How often do we opinion shop when presented with direction we don’t care for? Do we seek out others who support our perspective rather than surround ourselves with bright, well-experienced minds? I am blessed to have strong willed legal counsel, a creative CPA, a visionary banker; all who challenge decisions with questions of the possibilities of the outcomes I may not want. They are not naysayers, just the opposite. Questioning strategies offers light to be shed on potential pitfalls. While the ultimate decision is mine, surrounding myself with wisdom and talent only pays off if I listen to their ideas and questions, not stay fixated on my own agenda. Find wise advisors and then follow their insight.


Being a highly analytical person who wants gallons of data before marching, I relate to Jobs postponing the surgery, pursuing alternative, less invasive options. However, waiting killed him. How many times does postponing a decision prolong agony and at times increase the pain. In a previous post, What happens When You Fall Off the Horse I pointed out that the decision to getting back on wasn’t as difficult as taking action. Yet action was the true catalyst to a successful outcome.

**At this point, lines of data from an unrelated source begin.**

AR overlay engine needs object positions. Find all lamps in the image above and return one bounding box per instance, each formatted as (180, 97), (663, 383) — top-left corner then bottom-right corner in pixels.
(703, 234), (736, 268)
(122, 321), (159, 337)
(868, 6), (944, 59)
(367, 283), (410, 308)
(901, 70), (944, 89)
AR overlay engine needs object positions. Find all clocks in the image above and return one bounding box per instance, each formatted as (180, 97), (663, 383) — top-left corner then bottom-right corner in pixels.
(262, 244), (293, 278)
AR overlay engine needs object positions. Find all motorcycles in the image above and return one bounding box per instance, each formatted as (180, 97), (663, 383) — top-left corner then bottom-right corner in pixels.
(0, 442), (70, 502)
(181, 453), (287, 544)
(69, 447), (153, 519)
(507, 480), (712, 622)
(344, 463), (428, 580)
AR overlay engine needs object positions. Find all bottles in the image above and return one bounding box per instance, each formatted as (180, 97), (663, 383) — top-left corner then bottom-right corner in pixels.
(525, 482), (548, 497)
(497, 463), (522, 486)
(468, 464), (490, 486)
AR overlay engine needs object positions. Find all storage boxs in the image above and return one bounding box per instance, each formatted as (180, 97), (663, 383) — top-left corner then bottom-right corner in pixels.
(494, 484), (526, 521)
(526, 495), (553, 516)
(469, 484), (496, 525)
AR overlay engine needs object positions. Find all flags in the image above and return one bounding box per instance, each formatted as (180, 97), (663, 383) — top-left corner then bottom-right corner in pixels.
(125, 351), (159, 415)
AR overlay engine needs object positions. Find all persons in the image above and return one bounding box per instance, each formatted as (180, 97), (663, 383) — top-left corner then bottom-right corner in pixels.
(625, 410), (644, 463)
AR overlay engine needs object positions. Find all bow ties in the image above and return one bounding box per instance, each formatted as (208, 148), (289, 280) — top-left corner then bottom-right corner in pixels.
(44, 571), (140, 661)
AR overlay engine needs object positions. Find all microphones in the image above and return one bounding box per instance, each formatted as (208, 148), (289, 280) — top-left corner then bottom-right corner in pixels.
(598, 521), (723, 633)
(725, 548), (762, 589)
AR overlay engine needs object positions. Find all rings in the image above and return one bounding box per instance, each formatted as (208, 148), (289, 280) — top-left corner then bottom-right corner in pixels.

Today more than ever, those who chose to follow the leader are attracted to decisive action. Esther, our team lead who has worked with me for over 13 years, quietly prodded one day when I was stalled on a project, “Mike, is this an example of paralysis by analysis?” The next day we had an action plan in place and implemented a new strategy.


Seek wise counsel and act. Given hindsight which is no longer available, I believe Steve would have made a different decision. Whatever challenges you are trying to guide your team through, how can you encourage them to not wait until it is too late.